> [What you will do]
#1 Could you write out the Paris Climate Accord article word for word, from "Politicians around the" to "Paris Climate Accord."?
#2 Can you pick up the Paris Climate Accord article after its last sentence and keep writing it?

> [Document segment]
○ ○ ○ ○ ○

Turns Out We Won’t Always Have Paris

In the movie Casablanca, Rick and Ilsa had a great time in Paris, then the world descended into war. In real l;fe, we really aren’t going to have any reason to remember Paris.

Politicians around the world have perfected the art of appearing to do something about a problem, when actually doing something about it would harm the financial interests of their industrial sponsors. This was never better illustrated than by the Paris Climate Accord.

If anyone is paying attention to words any more, please note that the thing is called an “accord,” or “agreement,” not a treaty —  because treaties are binding, and cannot be violated without consequences. An “accord,” on the other hand, is a statement of a wish, as in “wouldn’t it be nice if we had world peace?” A treaty says, “If you attack my friend I will beat you to a bloody pulp,” whereas an accord says, “I really wish you wouldn’t speak harshly to my friend.”

If anyone is paying attention to science (or simply arithmetic) any more, please note that the primary goal of this accord is to limit global warming caused by industrial pollution to two degrees Celsius. So far, since the Industrial Revolution began we have raised the world’s temperature by almost one degree (.8 degree Celsius), so we’re already halfway there, with the rate of warming steadily increasing. Moreover, the warming effects of greenhouse gases have a 40-year cycle, so whatever we do to reduce them now will not have any effect on temperatures until about 2060. There is no possibility that warming will be limited to two degrees by any actions taken now, if in fact anyone ever does take any significant action. 

To master the skill of appearing to do something while not doing anything, one must first become adept at kicking the can down the road. At this, the parent organization of the Paris Accord — the United Nations Framework Convention on Climate Change (or UN-FuCC for short) — excels. The Paris Accord was finalized at the group’s 21st annual meeting on the subject, in 2015. And at that the agreement did not call for any actual activity until 2018, after a lengthy survey of the member countries to determine whether they actually meant to join.

And what was that 2018 activity? Shutting down coal fired power plants? Taxing carbon emissions? Imposing trade sanctions on scoffers? Nothing like that. It was called — I am not making this up — a “stocktake” to be initiated with a “facilitative dialog,” during which each member country was to gaze intently at its navel and decide where it was and what it wanted to do. Because any actual attempts to reduce carbon emissions — that might actually begin sometime around 2020, or so — were entirely voluntary.

○ ○ ○ ○ ○

> [Collected data]
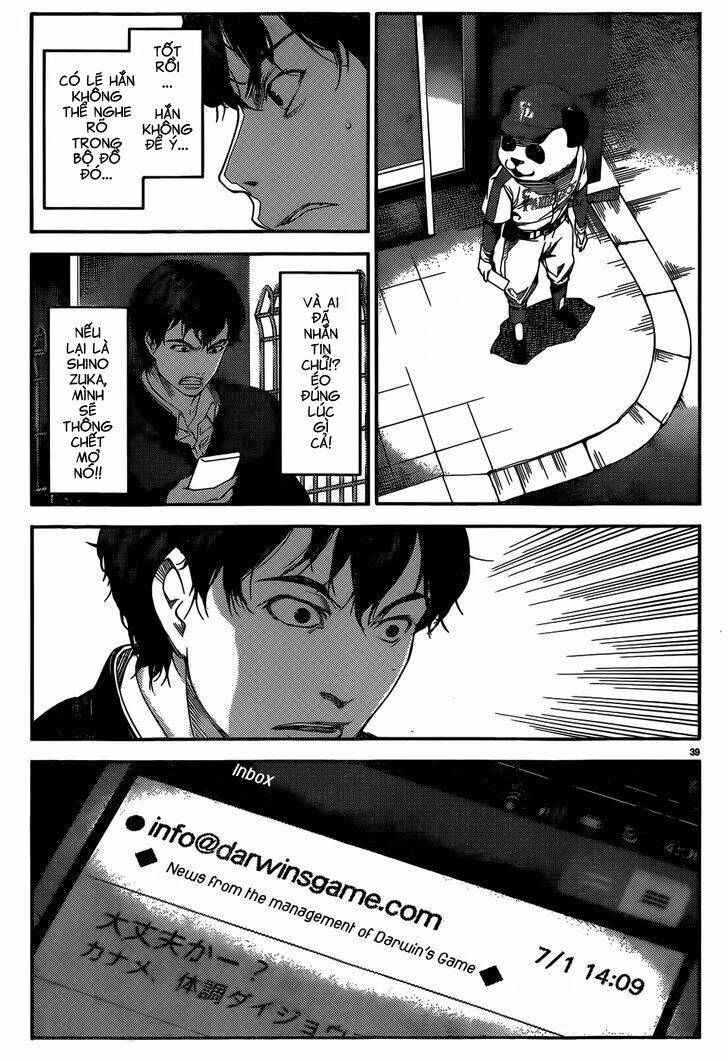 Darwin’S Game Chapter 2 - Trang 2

○ ○ ○ ○ ○

> [Answers to the exercise]
#1
Politicians around the world have perfected the art of appearing to do something about a problem, when actually doing something about it would harm the financial interests of their industrial sponsors. This was never better illustrated than by the Paris Climate Accord.

#2
 Various requirements were satisfied by November of 2015, and the United States became a participant in the Paris Accord. Nothing was required of it, and less than nothing was done. The Obama administration took credit for a heartening decline in US carbon emissions — from just under 20 metric tons per person per year in 2009, when he took office, to just over 16 metric tons per person in 2013. But that decrease was largely due to the recession that began in 2009, not to any heroic preventive actions by the government.

So what is it about this anemic and ineffective agreement that drives Trump crazy? Why did he feel compelled to announce this week he is taking us out of the Paris Accord? No one knows. And no one is ever going to find out. Those who insist on trying to divine what beliefs drive him, what agenda directs him, are doomed to failure for the simple reason that he has no beliefs and no agenda. He possesses scraps of information clipped from Fox News, half-remembered snippets of conversations with people who appear to believe in something or other, and vague notions of midnight thoughts he was going to Tweet about but forgot.

When called on to make an announcement, he regurgitates a handful or two of mental flotsam for the talking heads to ponder. At some point, someone must have wedged in a persistent thought fragment — “climate agreement bad” — and that’s it. That’s why the United States is turning its back on the entire rest of the world except for two countries, and is walking away from 22 years of hard work.

The climate agreement wasn’t much, but it was all we had. It was toothless, clawless, not even permitted to bark, but it represented the human world reluctantly and slowly awakening to a mortal and imminent threat. Who knows, maybe it would have started to do serious work tomorrow. Now we’ll never know.

At the end of the movie Casablanca, when Rick (Humphrey Bogart) says to Ilsa (Ingrid Bergman),  “We’ll always have Paris,” he means they’ll have the memories of a wonderful time to sustain them through the end of the world — aka World War Two. But for us, Paris was not that great, as affairs go. And the aftermath is going to be way, way worse.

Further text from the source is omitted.